# QR Decomposition on NVIDIA GPU Using cuSOLVER Libraries

This example shows how to create a standalone CUDA® executable that leverages the CUDA Solver library (cuSOLVER). The example uses a curve fitting application that mimics automatic lane tracking on a road to illustrate:

• Fitting an arbitrary-order polynomial to noisy data by using matrix QR factorization.

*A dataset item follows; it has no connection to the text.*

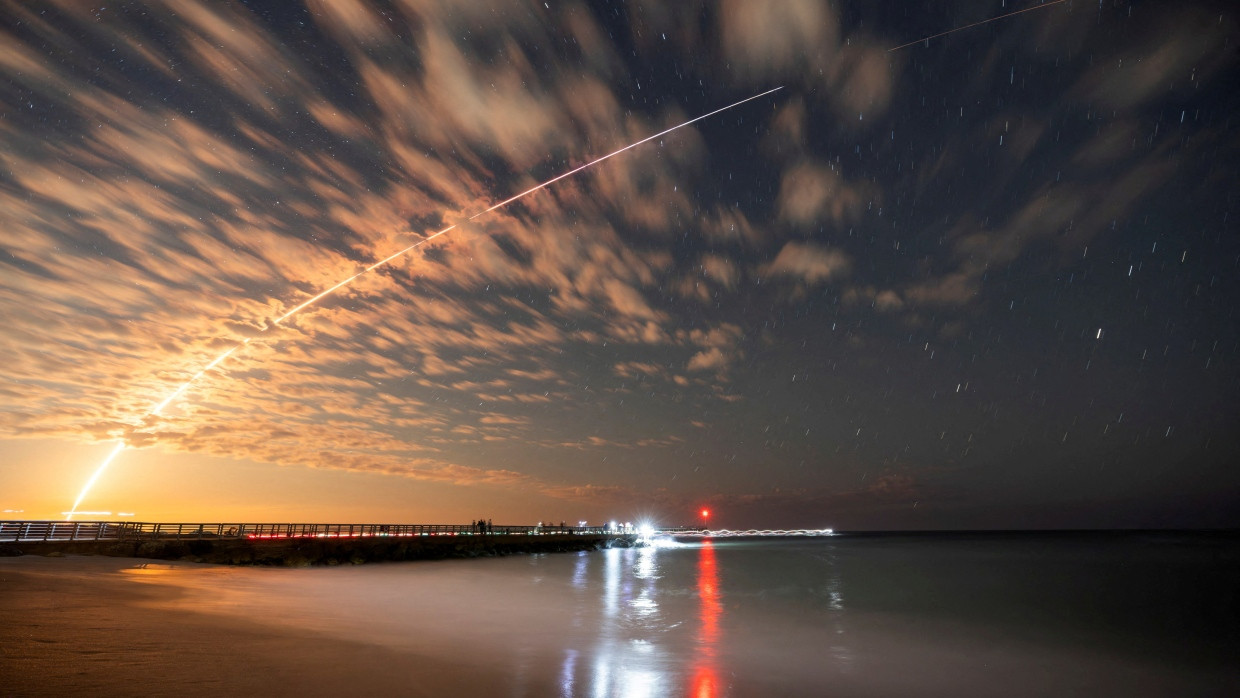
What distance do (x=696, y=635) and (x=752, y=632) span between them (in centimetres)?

• Using the coder.LAPACKCallback class to provide the LAPACK library information for the code generator when generating standalone executables.

### Prerequisites

• CUDA enabled NVIDIA® GPU.

• NVIDIA CUDA toolkit and driver.

• LAPACK library that is optimized for your execution environment. For more information, see LAPACK vendors implementations. This example uses the mwlapack libraries that MATLAB® provides in matlabroot/extern/lib.

• Environment variables for the compilers and libraries. For information on the supported versions of the compilers and libraries, see Third-Party Hardware. For setting up the environment variables, see Setting Up the Prerequisite Products.

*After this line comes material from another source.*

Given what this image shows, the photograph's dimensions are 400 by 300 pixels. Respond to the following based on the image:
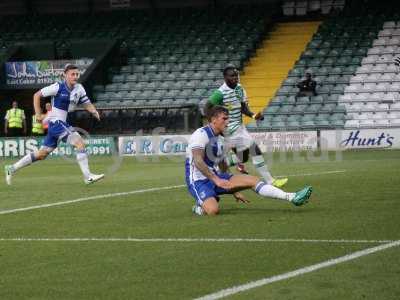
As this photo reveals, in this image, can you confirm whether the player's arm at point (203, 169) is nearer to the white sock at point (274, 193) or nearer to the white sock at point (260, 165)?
the white sock at point (274, 193)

### Verify GPU Environment

To verify that the compilers and libraries necessary for running this example are set up correctly, use the coder.checkGpuInstall function.

envCfg = coder.gpuEnvConfig('host');
envCfg.BasicCodegen = 1;
envCfg.Quiet = 1;
coder.checkGpuInstall(envCfg);

### Solve a Linear System by Using Matrix Factorization

In curve fitting applications, the objective is to estimate the coefficients of a low-order polynomial. The polynomial is then used as a model for observed noisy data, which in this example represents the lane boundary of the road ahead of a vehicle. For example, when using a quadratic polynomial, there are three coefficients ($a$, $b$, and $c$) to estimate:

$a{x}^{2}+bx+c$

The polynomial that fits best is defined as the one that minimizes the sum of the squared errors between itself and the noisy data. To solve this least-squares problem, you get and solve an overdetermined linear system. An explicit matrix inverse is not required to solve the system.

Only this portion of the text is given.